| EXTRACT |
┄┄┄┄┄┄

This couple might not be my relatives. There has never been any official paper connection of them to my relative "Bad Boy" Thomas Wallen. There is however the proximity and the time which makes it possible they are related. but I notice Tom never named a child Ralph or Joyce which has made me speculate Ralph was pehaps an uncle or cousin so please note them as "MAYBE" or "LIKELY" not certain.
1595 presumed date of birth Ralph and Joyce
1623 married before arrival July 10th in Plimouth on the "ANNE"
1623 Ralfe Walen: received a small homesite in division of lands
1627 land division Ralph & Joyce in Eaton company
1627 Ralph & Joyce each given a single share apparently had no children as of June 1st
1633 Ralph on freeman list
1633 Ralph taxed 9 shillings March 25th
1633 "Goodwife Wallen" named as a guardian of Mercy Fuller July 30th (TLNOTE 1)
1634 Ralph sold acres to Thomas Clark for 20 bushels of corn & 40 shilling
1634 "Widow Wallen" on the tax list ( TL NOTE 2)
1637 Ralph allotted mowing ground "where he had the last year" March 20th
1638 Ralph acknowledged paid in full from Thomas Clark Feb. 2nd
1639 Ralph's name in list with later annotation "dead"
1643 Ralph is not on list of all men 16-60 able to bear arms in August
1643 "Joyce Wallen Widdow" sold to Edward Bangs,"her house etc." sold
1645 "Joyce Wallen widdow" arranged to "winter her cow" March 3rd
1660 John Jenkens of Barnstable makes claim on property as "heire apparent of
Ralph Wallen, Deceased.." June 9th (TL NOTE 3)
(TL NOTE 1) 1633 the term "Goodwife" is typically a single female head of a household &
(TL NOTE 2) "Widow Wallen" makes me wonder if there could have been some
other Wallen family. Why else is there a Ralph in 1637 & 1638
because even if it was a Ralph Jr. he would be no more than 10 yrs old (** see 1627)
this again could support my Tom as a nephew to Ralph theory.
(TL NOTE 3) The most likely explanation for this is that Jenkens is married to Ralph's
daughter & would have been the legal manager of all his wife's property.

┄┄┄┄┄┄

| DATA PROVIDED |
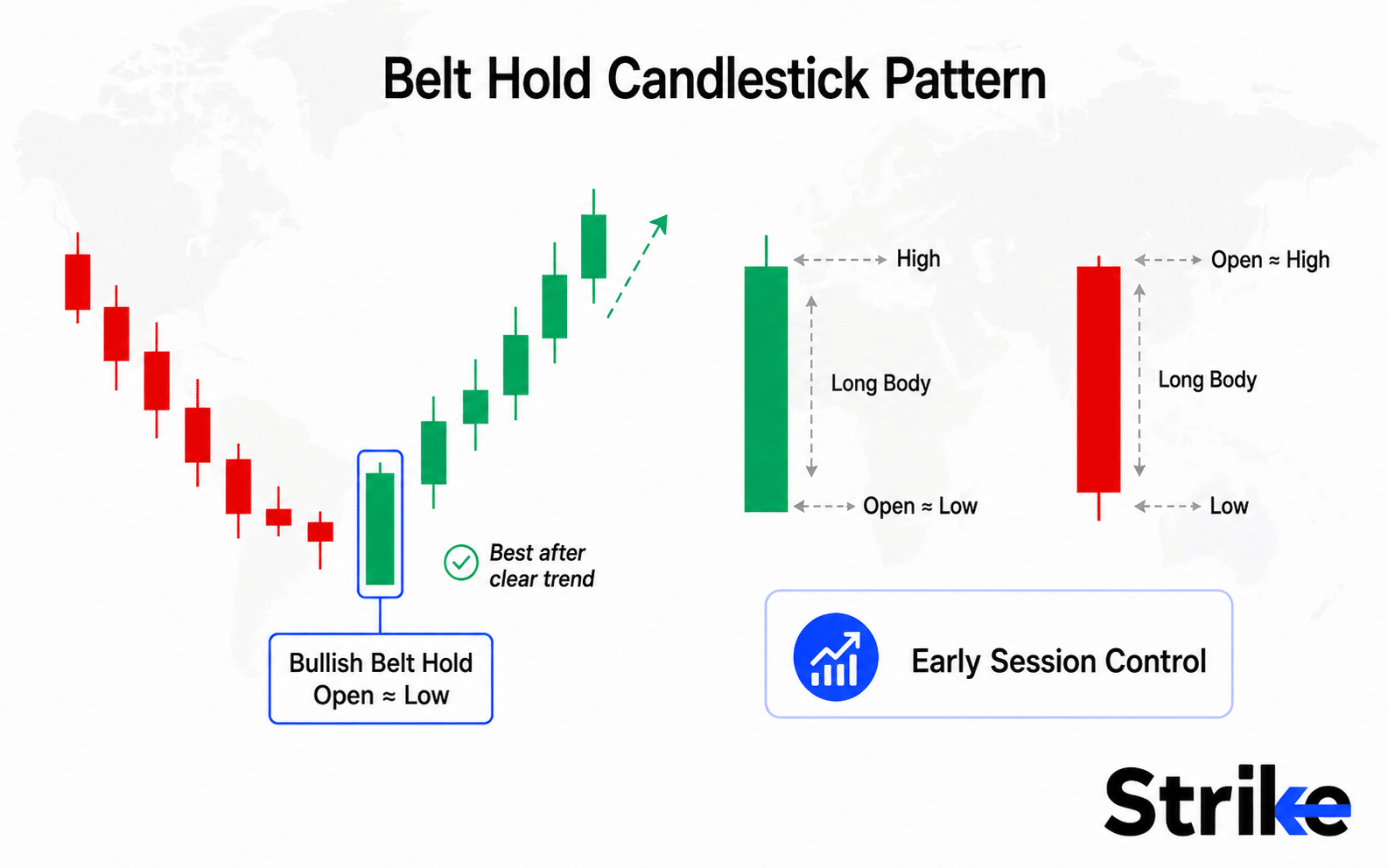 Belt Hold Candlestick Pattern

Best after clear trend

Bullish Belt Hold
Open ≈ Low

High

Long Body

Open ≈ Low

Open ≈ High

Long Body

Low

Early Session Control

Strike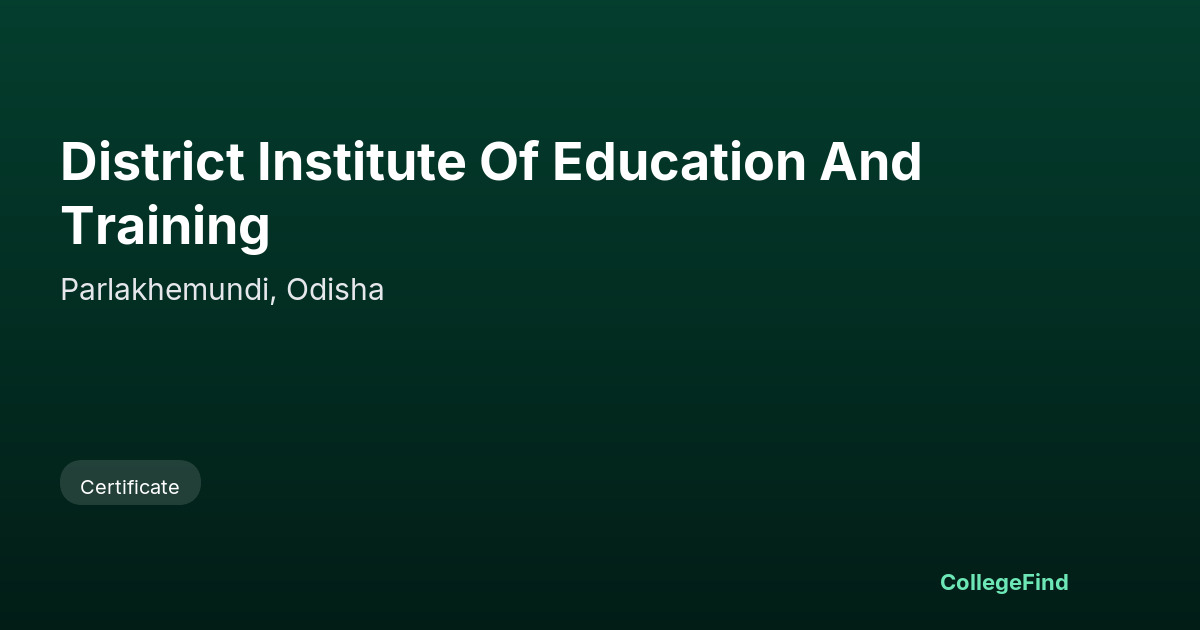 District Institute Of Education And Training

Parlakhemundi, Odisha

Certificate

CollegeFind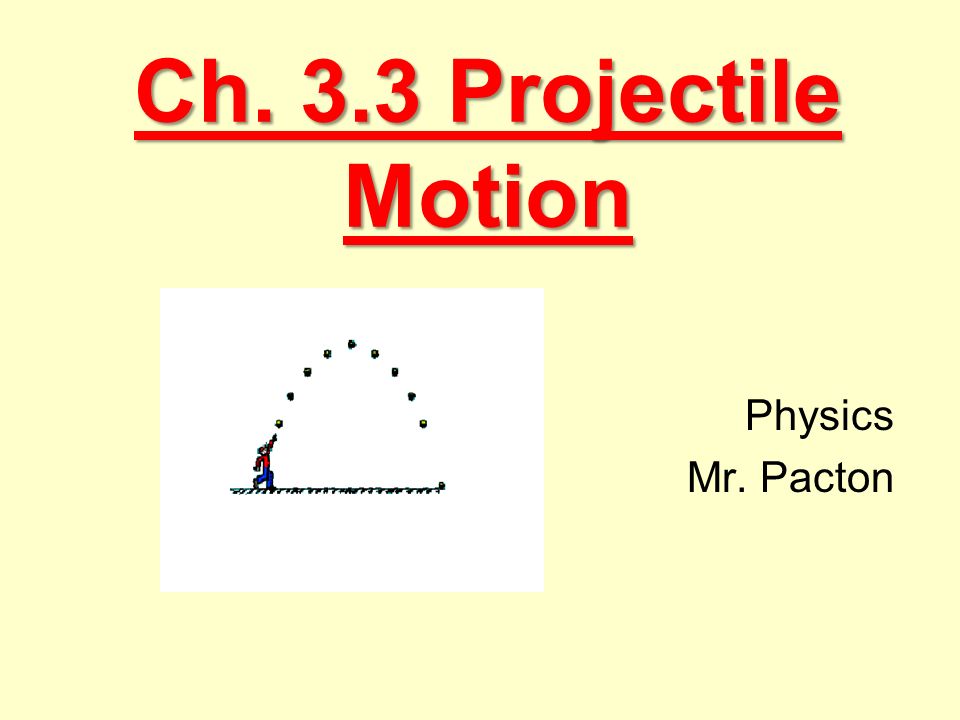 Ch. 3.3 Projectile Motion

Physics
Mr. Pacton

┄┄┄┄┄┄

| TASK BRIEF |
Pull out the part of the Ralph and Joyce Wallen timeline from "1623 Ralfe Walen: received" to "( TL NOTE 2)", word for word.

| TASK OUTPUT |
1623 Ralfe Walen: received a small homesite in division of lands
1627 land division Ralph & Joyce in Eaton company
1627 Ralph & Joyce each given a single share apparently had no children as of June 1st
1633 Ralph on freeman list
1633 Ralph taxed 9 shillings March 25th
1633 "Goodwife Wallen" named as a guardian of Mercy Fuller July 30th (TLNOTE 1)
1634 Ralph sold acres to Thomas Clark for 20 bushels of corn & 40 shilling
1634 "Widow Wallen" on the tax list ( TL NOTE 2)